Prevented free trials from being incorrectly applied
If a customer on your site had 2 products in their cart, one of which had a free trial, and the other did not, a free trial was getting applied to both. That bug has also been resolved in version 2.8. Products with free trials and products without free trials can no longer be purchased at the same time. If attempted by a customer, they will receive an error stating “Error: Free trials and non-trials may not be purchased at the same time. Please purchase each separately.”
Resolved multi-currency issue
If you have a custom integration with EDD that charges customers in a different currency than your default currency for your shop, there were previously issues with
the Paypal Pro/Express gateways in that it expected the currency to match the store’s default currency instead of using the unique payment record’s currency. That has now been resolved.
Search results on the Subscriptions page
When searching through your subscriptions in the admin dashboard, the number of found posts always reflected the total number of subscriptions, as opposed to showing the number found in your search query. That has now been resolved.
PayPal eChecks with subscriptions
If a person chose to buy a subscription and paid with an eCheck, previously those payments were not labelled with the “eCheck” label. Those now have code in place to be handled and labelled correctly.
This sounds really good. Hope it will solve our problems with more than 40 incorrect invoices from older recurring payments.
But I have one big question, how do you handle older recurring payments, where the four fields (initial_tax_rate, initial_tax, recurring_tax_rate and recurring_tax) weren’t set and data is already sent to the payment gateways?
Did you also think about the possibility that states change their VAT rates or in the case of the UK that after the brexit there is not need for charge with VAT anymore?
There is an upgrade routine that gets run after the update is installed that will go through every subscription record and populate those fields. Once the upgrade routine is finished (can take a while), all subscription records will show the initial and recurring tax amounts.
We haven’t yet added a way to disable taxes on existing subscriptions (for future renewal payments) but that may be something we can add in the future.
Hi Pippin,
Will this work with the EU VAT plugin you recommend on your Tax Settings page? I’m talking about this one here: http://www.wproute.com/2013/10/vat-for-edd/
I don’t think there should be any problem, but taxes are such a complicated part, I just want to be sure everything will be OK.
Yes that should work perfectly fine!
Tax rate changes or expired VAT numbers (customer no longer being eligible for VAT exemption but subscription being registered without any tax) are a quite a headache for us now, so I hope this will also open up doors for more flexibibility in that area.

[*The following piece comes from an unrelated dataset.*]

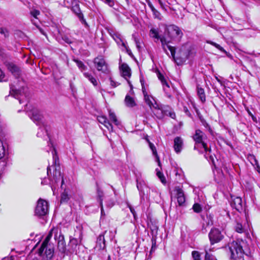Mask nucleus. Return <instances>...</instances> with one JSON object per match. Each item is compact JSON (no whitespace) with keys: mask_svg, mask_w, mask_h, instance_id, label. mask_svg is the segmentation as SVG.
Here are the masks:
<instances>
[{"mask_svg":"<svg viewBox=\"0 0 260 260\" xmlns=\"http://www.w3.org/2000/svg\"><path fill=\"white\" fill-rule=\"evenodd\" d=\"M150 35L151 37L156 39L157 40H160L164 51L166 52L167 54L169 55V53L167 50V48H168L171 52V54L173 60L178 65L182 64L188 58L189 53L187 52H184L182 50H181L180 51L181 56L176 57L175 48L169 45L170 41H168L165 37L159 36L158 31L157 29L151 28L150 30Z\"/></svg>","mask_w":260,"mask_h":260,"instance_id":"obj_1","label":"nucleus"},{"mask_svg":"<svg viewBox=\"0 0 260 260\" xmlns=\"http://www.w3.org/2000/svg\"><path fill=\"white\" fill-rule=\"evenodd\" d=\"M231 258L234 260H244L243 254L249 253V246L246 240L237 239L228 245Z\"/></svg>","mask_w":260,"mask_h":260,"instance_id":"obj_2","label":"nucleus"},{"mask_svg":"<svg viewBox=\"0 0 260 260\" xmlns=\"http://www.w3.org/2000/svg\"><path fill=\"white\" fill-rule=\"evenodd\" d=\"M46 135L49 139V143L48 144L49 146L50 145L51 147H52V153L53 155V165H52V167L53 168V176L52 178H50V180H53L55 183H57L60 180H61V187H62V185L64 183V180L61 175V173L60 172V168L59 164V159L58 157L57 156V152L54 147L53 144L51 141V139L50 138L49 134L47 133L48 131H45Z\"/></svg>","mask_w":260,"mask_h":260,"instance_id":"obj_3","label":"nucleus"},{"mask_svg":"<svg viewBox=\"0 0 260 260\" xmlns=\"http://www.w3.org/2000/svg\"><path fill=\"white\" fill-rule=\"evenodd\" d=\"M193 139L195 141L194 150H198L201 147L203 148L206 152L210 151V149L208 148L207 144L205 143L207 136L203 131H196V134L193 136Z\"/></svg>","mask_w":260,"mask_h":260,"instance_id":"obj_4","label":"nucleus"},{"mask_svg":"<svg viewBox=\"0 0 260 260\" xmlns=\"http://www.w3.org/2000/svg\"><path fill=\"white\" fill-rule=\"evenodd\" d=\"M154 113L159 119H161L165 116H168L173 119H174L176 117L174 110L168 106H162L159 105L158 108H157L156 111L154 112Z\"/></svg>","mask_w":260,"mask_h":260,"instance_id":"obj_5","label":"nucleus"},{"mask_svg":"<svg viewBox=\"0 0 260 260\" xmlns=\"http://www.w3.org/2000/svg\"><path fill=\"white\" fill-rule=\"evenodd\" d=\"M28 116L37 124L42 125L44 128H47V122L44 119L43 115L38 109H33L29 112Z\"/></svg>","mask_w":260,"mask_h":260,"instance_id":"obj_6","label":"nucleus"},{"mask_svg":"<svg viewBox=\"0 0 260 260\" xmlns=\"http://www.w3.org/2000/svg\"><path fill=\"white\" fill-rule=\"evenodd\" d=\"M165 31L168 37L172 40L176 39L177 41H180L183 36V32L181 29L174 24L167 26Z\"/></svg>","mask_w":260,"mask_h":260,"instance_id":"obj_7","label":"nucleus"},{"mask_svg":"<svg viewBox=\"0 0 260 260\" xmlns=\"http://www.w3.org/2000/svg\"><path fill=\"white\" fill-rule=\"evenodd\" d=\"M48 212V203L42 199H40L37 202L35 209V215L38 217H43L47 214Z\"/></svg>","mask_w":260,"mask_h":260,"instance_id":"obj_8","label":"nucleus"},{"mask_svg":"<svg viewBox=\"0 0 260 260\" xmlns=\"http://www.w3.org/2000/svg\"><path fill=\"white\" fill-rule=\"evenodd\" d=\"M209 240L211 245L219 243L224 238L221 231L217 228H213L208 234Z\"/></svg>","mask_w":260,"mask_h":260,"instance_id":"obj_9","label":"nucleus"},{"mask_svg":"<svg viewBox=\"0 0 260 260\" xmlns=\"http://www.w3.org/2000/svg\"><path fill=\"white\" fill-rule=\"evenodd\" d=\"M141 82L142 85V89L145 102L149 106L151 109L154 108L155 111H156L157 108H158L159 105L157 104L155 99L152 96L147 94L144 86V82H142V80H141Z\"/></svg>","mask_w":260,"mask_h":260,"instance_id":"obj_10","label":"nucleus"},{"mask_svg":"<svg viewBox=\"0 0 260 260\" xmlns=\"http://www.w3.org/2000/svg\"><path fill=\"white\" fill-rule=\"evenodd\" d=\"M93 62L99 71H101L104 73L108 72L107 64L102 56L95 58Z\"/></svg>","mask_w":260,"mask_h":260,"instance_id":"obj_11","label":"nucleus"},{"mask_svg":"<svg viewBox=\"0 0 260 260\" xmlns=\"http://www.w3.org/2000/svg\"><path fill=\"white\" fill-rule=\"evenodd\" d=\"M81 239L78 240L75 238L70 237V242L69 243V251L71 253H75L77 254L79 253V249L80 246Z\"/></svg>","mask_w":260,"mask_h":260,"instance_id":"obj_12","label":"nucleus"},{"mask_svg":"<svg viewBox=\"0 0 260 260\" xmlns=\"http://www.w3.org/2000/svg\"><path fill=\"white\" fill-rule=\"evenodd\" d=\"M21 90H17L14 88L13 86H11L10 87V93L15 98L18 99L19 101L20 104L23 103V99L25 97L24 93L25 89L24 88Z\"/></svg>","mask_w":260,"mask_h":260,"instance_id":"obj_13","label":"nucleus"},{"mask_svg":"<svg viewBox=\"0 0 260 260\" xmlns=\"http://www.w3.org/2000/svg\"><path fill=\"white\" fill-rule=\"evenodd\" d=\"M56 231H58L57 229H53L49 232L48 235L46 237L45 239L43 242L41 247L38 249V253L39 254V255H42L43 254L45 248H46V246L48 245V243L50 239L51 238L53 234H55Z\"/></svg>","mask_w":260,"mask_h":260,"instance_id":"obj_14","label":"nucleus"},{"mask_svg":"<svg viewBox=\"0 0 260 260\" xmlns=\"http://www.w3.org/2000/svg\"><path fill=\"white\" fill-rule=\"evenodd\" d=\"M121 71V76L126 79L128 84L132 86L128 79L131 76V70L126 63H122L119 67Z\"/></svg>","mask_w":260,"mask_h":260,"instance_id":"obj_15","label":"nucleus"},{"mask_svg":"<svg viewBox=\"0 0 260 260\" xmlns=\"http://www.w3.org/2000/svg\"><path fill=\"white\" fill-rule=\"evenodd\" d=\"M183 147V140L180 137H177L174 140V148L177 153H180Z\"/></svg>","mask_w":260,"mask_h":260,"instance_id":"obj_16","label":"nucleus"},{"mask_svg":"<svg viewBox=\"0 0 260 260\" xmlns=\"http://www.w3.org/2000/svg\"><path fill=\"white\" fill-rule=\"evenodd\" d=\"M175 191L177 192V199L178 205L180 206H183L185 202V198L182 189L179 187H177L175 188Z\"/></svg>","mask_w":260,"mask_h":260,"instance_id":"obj_17","label":"nucleus"},{"mask_svg":"<svg viewBox=\"0 0 260 260\" xmlns=\"http://www.w3.org/2000/svg\"><path fill=\"white\" fill-rule=\"evenodd\" d=\"M8 68L15 78H19L20 77L21 71L18 67L13 63H9Z\"/></svg>","mask_w":260,"mask_h":260,"instance_id":"obj_18","label":"nucleus"},{"mask_svg":"<svg viewBox=\"0 0 260 260\" xmlns=\"http://www.w3.org/2000/svg\"><path fill=\"white\" fill-rule=\"evenodd\" d=\"M231 206L237 211L242 210V201L240 197L235 198L231 202Z\"/></svg>","mask_w":260,"mask_h":260,"instance_id":"obj_19","label":"nucleus"},{"mask_svg":"<svg viewBox=\"0 0 260 260\" xmlns=\"http://www.w3.org/2000/svg\"><path fill=\"white\" fill-rule=\"evenodd\" d=\"M106 247L105 240L103 235L101 234L97 238L95 247L99 250L104 249Z\"/></svg>","mask_w":260,"mask_h":260,"instance_id":"obj_20","label":"nucleus"},{"mask_svg":"<svg viewBox=\"0 0 260 260\" xmlns=\"http://www.w3.org/2000/svg\"><path fill=\"white\" fill-rule=\"evenodd\" d=\"M124 103L126 106L129 108H133L137 105L134 99L128 94L125 98Z\"/></svg>","mask_w":260,"mask_h":260,"instance_id":"obj_21","label":"nucleus"},{"mask_svg":"<svg viewBox=\"0 0 260 260\" xmlns=\"http://www.w3.org/2000/svg\"><path fill=\"white\" fill-rule=\"evenodd\" d=\"M72 10L74 12L75 14L77 15L80 20L82 21V23H84L85 25H87V23L85 21V20L83 18V15L81 12V11L79 9L78 5H75L73 7Z\"/></svg>","mask_w":260,"mask_h":260,"instance_id":"obj_22","label":"nucleus"},{"mask_svg":"<svg viewBox=\"0 0 260 260\" xmlns=\"http://www.w3.org/2000/svg\"><path fill=\"white\" fill-rule=\"evenodd\" d=\"M99 122L103 124L105 127L109 129L110 127L112 128L111 124L107 120V118L105 116H99L98 117Z\"/></svg>","mask_w":260,"mask_h":260,"instance_id":"obj_23","label":"nucleus"},{"mask_svg":"<svg viewBox=\"0 0 260 260\" xmlns=\"http://www.w3.org/2000/svg\"><path fill=\"white\" fill-rule=\"evenodd\" d=\"M197 94L199 98L202 103H204L206 102V95L204 89L202 87L197 86Z\"/></svg>","mask_w":260,"mask_h":260,"instance_id":"obj_24","label":"nucleus"},{"mask_svg":"<svg viewBox=\"0 0 260 260\" xmlns=\"http://www.w3.org/2000/svg\"><path fill=\"white\" fill-rule=\"evenodd\" d=\"M150 229L151 234H152V235L153 237V238L152 239V241L153 243V245H152V249L154 245H155V239H154V237H156V235H157V231H158V228L155 224H152L151 225H150Z\"/></svg>","mask_w":260,"mask_h":260,"instance_id":"obj_25","label":"nucleus"},{"mask_svg":"<svg viewBox=\"0 0 260 260\" xmlns=\"http://www.w3.org/2000/svg\"><path fill=\"white\" fill-rule=\"evenodd\" d=\"M145 139L149 143V147L151 149V150L153 152V154L156 157L158 166H160V162L158 156L157 155V151H156L155 146L149 141V140H148L147 137Z\"/></svg>","mask_w":260,"mask_h":260,"instance_id":"obj_26","label":"nucleus"},{"mask_svg":"<svg viewBox=\"0 0 260 260\" xmlns=\"http://www.w3.org/2000/svg\"><path fill=\"white\" fill-rule=\"evenodd\" d=\"M84 76L87 78L94 86L98 84V80L94 78L90 73L85 72L83 73Z\"/></svg>","mask_w":260,"mask_h":260,"instance_id":"obj_27","label":"nucleus"},{"mask_svg":"<svg viewBox=\"0 0 260 260\" xmlns=\"http://www.w3.org/2000/svg\"><path fill=\"white\" fill-rule=\"evenodd\" d=\"M47 259H50L54 253L53 248L50 245H47L46 248H45L44 252Z\"/></svg>","mask_w":260,"mask_h":260,"instance_id":"obj_28","label":"nucleus"},{"mask_svg":"<svg viewBox=\"0 0 260 260\" xmlns=\"http://www.w3.org/2000/svg\"><path fill=\"white\" fill-rule=\"evenodd\" d=\"M157 77L159 80L161 81L163 86L165 85L167 87L169 88V85L165 79V77L162 74H161L160 72H158L157 73Z\"/></svg>","mask_w":260,"mask_h":260,"instance_id":"obj_29","label":"nucleus"},{"mask_svg":"<svg viewBox=\"0 0 260 260\" xmlns=\"http://www.w3.org/2000/svg\"><path fill=\"white\" fill-rule=\"evenodd\" d=\"M70 198L66 191H63L61 194L60 202L61 204L67 203Z\"/></svg>","mask_w":260,"mask_h":260,"instance_id":"obj_30","label":"nucleus"},{"mask_svg":"<svg viewBox=\"0 0 260 260\" xmlns=\"http://www.w3.org/2000/svg\"><path fill=\"white\" fill-rule=\"evenodd\" d=\"M156 175H157V177L159 178V179H160L161 183H163L164 184H165L166 183V178L164 176V174L160 171H158V169H156Z\"/></svg>","mask_w":260,"mask_h":260,"instance_id":"obj_31","label":"nucleus"},{"mask_svg":"<svg viewBox=\"0 0 260 260\" xmlns=\"http://www.w3.org/2000/svg\"><path fill=\"white\" fill-rule=\"evenodd\" d=\"M205 251L206 253L205 260H213L214 257L208 252L209 251H210V249L208 248L207 246H206L205 248Z\"/></svg>","mask_w":260,"mask_h":260,"instance_id":"obj_32","label":"nucleus"},{"mask_svg":"<svg viewBox=\"0 0 260 260\" xmlns=\"http://www.w3.org/2000/svg\"><path fill=\"white\" fill-rule=\"evenodd\" d=\"M247 158L251 165L253 166H255V165L258 163L255 156L253 154H249L247 156Z\"/></svg>","mask_w":260,"mask_h":260,"instance_id":"obj_33","label":"nucleus"},{"mask_svg":"<svg viewBox=\"0 0 260 260\" xmlns=\"http://www.w3.org/2000/svg\"><path fill=\"white\" fill-rule=\"evenodd\" d=\"M235 231L239 233H243L245 232V229L243 228L242 225L240 223L237 222L235 226Z\"/></svg>","mask_w":260,"mask_h":260,"instance_id":"obj_34","label":"nucleus"},{"mask_svg":"<svg viewBox=\"0 0 260 260\" xmlns=\"http://www.w3.org/2000/svg\"><path fill=\"white\" fill-rule=\"evenodd\" d=\"M74 61L76 63L77 66L81 71H83L86 69V67L84 64V63L81 61L76 59H74Z\"/></svg>","mask_w":260,"mask_h":260,"instance_id":"obj_35","label":"nucleus"},{"mask_svg":"<svg viewBox=\"0 0 260 260\" xmlns=\"http://www.w3.org/2000/svg\"><path fill=\"white\" fill-rule=\"evenodd\" d=\"M113 39L115 40V41L117 42V44H120L121 43V45L124 48H126V45L125 43L123 41V40L120 38V36L119 35H115L113 37Z\"/></svg>","mask_w":260,"mask_h":260,"instance_id":"obj_36","label":"nucleus"},{"mask_svg":"<svg viewBox=\"0 0 260 260\" xmlns=\"http://www.w3.org/2000/svg\"><path fill=\"white\" fill-rule=\"evenodd\" d=\"M109 117H110V119L114 122V123L115 125H119L120 123L117 119L116 116L114 113L110 112H109Z\"/></svg>","mask_w":260,"mask_h":260,"instance_id":"obj_37","label":"nucleus"},{"mask_svg":"<svg viewBox=\"0 0 260 260\" xmlns=\"http://www.w3.org/2000/svg\"><path fill=\"white\" fill-rule=\"evenodd\" d=\"M192 209L196 213H199L202 211V207L198 203H194L192 206Z\"/></svg>","mask_w":260,"mask_h":260,"instance_id":"obj_38","label":"nucleus"},{"mask_svg":"<svg viewBox=\"0 0 260 260\" xmlns=\"http://www.w3.org/2000/svg\"><path fill=\"white\" fill-rule=\"evenodd\" d=\"M58 232L57 231H56L55 235L54 236V239L57 242L59 241H64V238L63 235L61 234L60 231L59 233L58 236H57Z\"/></svg>","mask_w":260,"mask_h":260,"instance_id":"obj_39","label":"nucleus"},{"mask_svg":"<svg viewBox=\"0 0 260 260\" xmlns=\"http://www.w3.org/2000/svg\"><path fill=\"white\" fill-rule=\"evenodd\" d=\"M58 243V248L59 250L61 252H64L66 250V243L65 241H59Z\"/></svg>","mask_w":260,"mask_h":260,"instance_id":"obj_40","label":"nucleus"},{"mask_svg":"<svg viewBox=\"0 0 260 260\" xmlns=\"http://www.w3.org/2000/svg\"><path fill=\"white\" fill-rule=\"evenodd\" d=\"M0 34L4 35L5 38H8L9 36V31L6 27H0Z\"/></svg>","mask_w":260,"mask_h":260,"instance_id":"obj_41","label":"nucleus"},{"mask_svg":"<svg viewBox=\"0 0 260 260\" xmlns=\"http://www.w3.org/2000/svg\"><path fill=\"white\" fill-rule=\"evenodd\" d=\"M152 13L154 18L157 19L159 20H161L162 19V16L161 15L159 11H158L156 9L152 11Z\"/></svg>","mask_w":260,"mask_h":260,"instance_id":"obj_42","label":"nucleus"},{"mask_svg":"<svg viewBox=\"0 0 260 260\" xmlns=\"http://www.w3.org/2000/svg\"><path fill=\"white\" fill-rule=\"evenodd\" d=\"M191 254L193 260H201V254L199 251H193Z\"/></svg>","mask_w":260,"mask_h":260,"instance_id":"obj_43","label":"nucleus"},{"mask_svg":"<svg viewBox=\"0 0 260 260\" xmlns=\"http://www.w3.org/2000/svg\"><path fill=\"white\" fill-rule=\"evenodd\" d=\"M207 43L214 46V47H215L216 48H217L221 51L223 52H225V50H224V49L221 46H220L219 44H218L216 43H214L213 42L210 41H207Z\"/></svg>","mask_w":260,"mask_h":260,"instance_id":"obj_44","label":"nucleus"},{"mask_svg":"<svg viewBox=\"0 0 260 260\" xmlns=\"http://www.w3.org/2000/svg\"><path fill=\"white\" fill-rule=\"evenodd\" d=\"M40 14V12L39 10L36 9H32L30 11V14L32 16H33L36 19H38V16H39Z\"/></svg>","mask_w":260,"mask_h":260,"instance_id":"obj_45","label":"nucleus"},{"mask_svg":"<svg viewBox=\"0 0 260 260\" xmlns=\"http://www.w3.org/2000/svg\"><path fill=\"white\" fill-rule=\"evenodd\" d=\"M109 132V134L110 135V136H109L108 135H107V134H105V133H104V135H105L107 138L110 140V141H111L112 140V137H114V136H115V135H116V131H108Z\"/></svg>","mask_w":260,"mask_h":260,"instance_id":"obj_46","label":"nucleus"},{"mask_svg":"<svg viewBox=\"0 0 260 260\" xmlns=\"http://www.w3.org/2000/svg\"><path fill=\"white\" fill-rule=\"evenodd\" d=\"M97 194L99 199L100 204H101V200H103L102 197H103V192L99 188L97 189Z\"/></svg>","mask_w":260,"mask_h":260,"instance_id":"obj_47","label":"nucleus"},{"mask_svg":"<svg viewBox=\"0 0 260 260\" xmlns=\"http://www.w3.org/2000/svg\"><path fill=\"white\" fill-rule=\"evenodd\" d=\"M109 80L110 81V85L113 87H115L120 84V83L114 81L111 77L110 78Z\"/></svg>","mask_w":260,"mask_h":260,"instance_id":"obj_48","label":"nucleus"},{"mask_svg":"<svg viewBox=\"0 0 260 260\" xmlns=\"http://www.w3.org/2000/svg\"><path fill=\"white\" fill-rule=\"evenodd\" d=\"M183 111L186 114V115H187L188 117L192 118L191 114L190 113V112H189V111L188 110L186 107L184 106L183 107Z\"/></svg>","mask_w":260,"mask_h":260,"instance_id":"obj_49","label":"nucleus"},{"mask_svg":"<svg viewBox=\"0 0 260 260\" xmlns=\"http://www.w3.org/2000/svg\"><path fill=\"white\" fill-rule=\"evenodd\" d=\"M137 187L138 189L140 191H142L143 183L141 182H139L138 180H137Z\"/></svg>","mask_w":260,"mask_h":260,"instance_id":"obj_50","label":"nucleus"},{"mask_svg":"<svg viewBox=\"0 0 260 260\" xmlns=\"http://www.w3.org/2000/svg\"><path fill=\"white\" fill-rule=\"evenodd\" d=\"M5 153V150L4 146H0V159L2 158Z\"/></svg>","mask_w":260,"mask_h":260,"instance_id":"obj_51","label":"nucleus"},{"mask_svg":"<svg viewBox=\"0 0 260 260\" xmlns=\"http://www.w3.org/2000/svg\"><path fill=\"white\" fill-rule=\"evenodd\" d=\"M5 75L3 72L2 70L0 69V82L7 81V80L5 79Z\"/></svg>","mask_w":260,"mask_h":260,"instance_id":"obj_52","label":"nucleus"},{"mask_svg":"<svg viewBox=\"0 0 260 260\" xmlns=\"http://www.w3.org/2000/svg\"><path fill=\"white\" fill-rule=\"evenodd\" d=\"M104 2L110 7H112L114 5V0H104Z\"/></svg>","mask_w":260,"mask_h":260,"instance_id":"obj_53","label":"nucleus"},{"mask_svg":"<svg viewBox=\"0 0 260 260\" xmlns=\"http://www.w3.org/2000/svg\"><path fill=\"white\" fill-rule=\"evenodd\" d=\"M100 204V206H101V215L104 216L105 215V214L104 209H103L102 200H101V204Z\"/></svg>","mask_w":260,"mask_h":260,"instance_id":"obj_54","label":"nucleus"},{"mask_svg":"<svg viewBox=\"0 0 260 260\" xmlns=\"http://www.w3.org/2000/svg\"><path fill=\"white\" fill-rule=\"evenodd\" d=\"M63 40L67 43L68 44H71L72 43V41L70 40V39L69 38H68V37H64L63 38Z\"/></svg>","mask_w":260,"mask_h":260,"instance_id":"obj_55","label":"nucleus"},{"mask_svg":"<svg viewBox=\"0 0 260 260\" xmlns=\"http://www.w3.org/2000/svg\"><path fill=\"white\" fill-rule=\"evenodd\" d=\"M148 5L151 9L152 12L154 10H155V8L153 7V5L152 4V3L151 2H149L148 3Z\"/></svg>","mask_w":260,"mask_h":260,"instance_id":"obj_56","label":"nucleus"},{"mask_svg":"<svg viewBox=\"0 0 260 260\" xmlns=\"http://www.w3.org/2000/svg\"><path fill=\"white\" fill-rule=\"evenodd\" d=\"M135 41L137 46V47L138 49H140L141 48L140 43L135 38Z\"/></svg>","mask_w":260,"mask_h":260,"instance_id":"obj_57","label":"nucleus"},{"mask_svg":"<svg viewBox=\"0 0 260 260\" xmlns=\"http://www.w3.org/2000/svg\"><path fill=\"white\" fill-rule=\"evenodd\" d=\"M129 209L131 210V212H132V213L133 214V216L134 217H135V216H136V212L134 210V208H133L131 206H129Z\"/></svg>","mask_w":260,"mask_h":260,"instance_id":"obj_58","label":"nucleus"},{"mask_svg":"<svg viewBox=\"0 0 260 260\" xmlns=\"http://www.w3.org/2000/svg\"><path fill=\"white\" fill-rule=\"evenodd\" d=\"M255 169L256 170V171L258 172V173H260V167L258 165V163H257V164H256L255 165Z\"/></svg>","mask_w":260,"mask_h":260,"instance_id":"obj_59","label":"nucleus"},{"mask_svg":"<svg viewBox=\"0 0 260 260\" xmlns=\"http://www.w3.org/2000/svg\"><path fill=\"white\" fill-rule=\"evenodd\" d=\"M247 112H248V114H249L250 115H251V117H252V118L253 120H255V117H254L253 115L252 114V113H251V112H250L249 110H247Z\"/></svg>","mask_w":260,"mask_h":260,"instance_id":"obj_60","label":"nucleus"},{"mask_svg":"<svg viewBox=\"0 0 260 260\" xmlns=\"http://www.w3.org/2000/svg\"><path fill=\"white\" fill-rule=\"evenodd\" d=\"M47 175L49 176V173H51V169H50V166H48L47 167Z\"/></svg>","mask_w":260,"mask_h":260,"instance_id":"obj_61","label":"nucleus"},{"mask_svg":"<svg viewBox=\"0 0 260 260\" xmlns=\"http://www.w3.org/2000/svg\"><path fill=\"white\" fill-rule=\"evenodd\" d=\"M114 202L113 201H111V202H110L108 204V205L109 206H110V207H112V206H113L114 205Z\"/></svg>","mask_w":260,"mask_h":260,"instance_id":"obj_62","label":"nucleus"},{"mask_svg":"<svg viewBox=\"0 0 260 260\" xmlns=\"http://www.w3.org/2000/svg\"><path fill=\"white\" fill-rule=\"evenodd\" d=\"M126 50V52L128 53L129 55H131L132 52L131 50L126 46V48H125Z\"/></svg>","mask_w":260,"mask_h":260,"instance_id":"obj_63","label":"nucleus"},{"mask_svg":"<svg viewBox=\"0 0 260 260\" xmlns=\"http://www.w3.org/2000/svg\"><path fill=\"white\" fill-rule=\"evenodd\" d=\"M159 5H160V7L162 9H165V6H164V5L163 4V3L162 2H160V4Z\"/></svg>","mask_w":260,"mask_h":260,"instance_id":"obj_64","label":"nucleus"}]
</instances>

There are two scenarios here:
1) Total amount (on the payment processor end) does not change, but taxes and thus the net amount do, resulting in higher or lower margin for the merchant (currently the only way to do this, manually)
2) Total amount is adjusted before renewal to reflect latest tax settings. I imagine this is much more complex as it would require triggering a change right _before_ the actual renewal and I don’t know if this is supported by all payment processors…
Having 1) automated would already help tremendously though!